Globally, kelp forests are threatened by multiple stressors, including increasing grazing by sea urchins. With coastal upwelling predicted to increase in intensity and duration in the future, understanding whether kelp forest and urchin barren urchins are differentially affected by upwelling-related stressors will give insight into how future conditions may affect the transition between kelp forests and barrens. We assessed how current and future-predicted changes in the duration and magnitude of upwelling-associated stressors (low pH, dissolved oxygen, and temperature) affected the performance of purple sea urchins (Strongylocentrotus purpuratus) sourced from rapidly-declining bull kelp (Nereocystis leutkeana) forests and nearby barrens and maintained on habitat-specific diets.
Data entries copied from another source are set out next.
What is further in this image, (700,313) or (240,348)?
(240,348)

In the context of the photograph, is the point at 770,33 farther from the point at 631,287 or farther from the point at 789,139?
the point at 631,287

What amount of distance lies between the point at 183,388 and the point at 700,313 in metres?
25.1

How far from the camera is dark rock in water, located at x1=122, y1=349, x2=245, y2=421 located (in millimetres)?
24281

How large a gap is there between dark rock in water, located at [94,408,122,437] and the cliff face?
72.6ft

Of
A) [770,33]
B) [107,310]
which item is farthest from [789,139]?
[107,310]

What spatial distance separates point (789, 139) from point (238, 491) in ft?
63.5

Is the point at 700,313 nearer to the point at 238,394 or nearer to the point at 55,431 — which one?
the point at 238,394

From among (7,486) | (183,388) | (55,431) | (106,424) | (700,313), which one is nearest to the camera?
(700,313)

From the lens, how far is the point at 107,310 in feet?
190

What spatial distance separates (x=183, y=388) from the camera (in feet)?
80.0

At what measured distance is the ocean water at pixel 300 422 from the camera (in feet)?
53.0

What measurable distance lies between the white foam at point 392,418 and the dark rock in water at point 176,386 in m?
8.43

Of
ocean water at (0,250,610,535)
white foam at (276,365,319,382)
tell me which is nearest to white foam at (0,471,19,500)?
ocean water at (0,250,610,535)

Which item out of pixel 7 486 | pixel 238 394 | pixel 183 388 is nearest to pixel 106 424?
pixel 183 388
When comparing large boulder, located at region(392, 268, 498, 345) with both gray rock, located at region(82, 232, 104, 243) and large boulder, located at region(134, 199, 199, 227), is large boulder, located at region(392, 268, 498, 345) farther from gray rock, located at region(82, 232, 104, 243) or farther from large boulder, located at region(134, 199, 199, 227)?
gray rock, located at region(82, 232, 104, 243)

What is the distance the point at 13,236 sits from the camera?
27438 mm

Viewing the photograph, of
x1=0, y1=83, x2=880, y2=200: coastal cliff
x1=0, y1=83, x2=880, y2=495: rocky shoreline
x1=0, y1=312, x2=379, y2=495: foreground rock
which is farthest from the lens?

Kelp forest urchins were of superior condition to barrens urchins, with ~ 6–9 times more gonad per body mass. Grazing and condition in kelp forest urchins were more negatively affected by distant-future and extreme upwelling conditions, whereas grazing and survival in urchins from barrens were sensitive to both current-day and all future-predicted upwelling, and to increases in acidity, hypoxia, and temperature regardless of upwelling. We conclude that urchin barren urchins are more susceptible to increases in the magnitude and duration of upwelling-related stressors than kelp forest urchins. These findings have important implications for urchin population dynamics and their interaction with kelp.

Murie K. A. & Bourdeau P. E., 2021. Energetic context determines the effects of multiple upwelling-associated stressors on sea urchin performance. Scientific Reports 11: 11313. doi: 10.1038/s41598-021-90608-6. Article.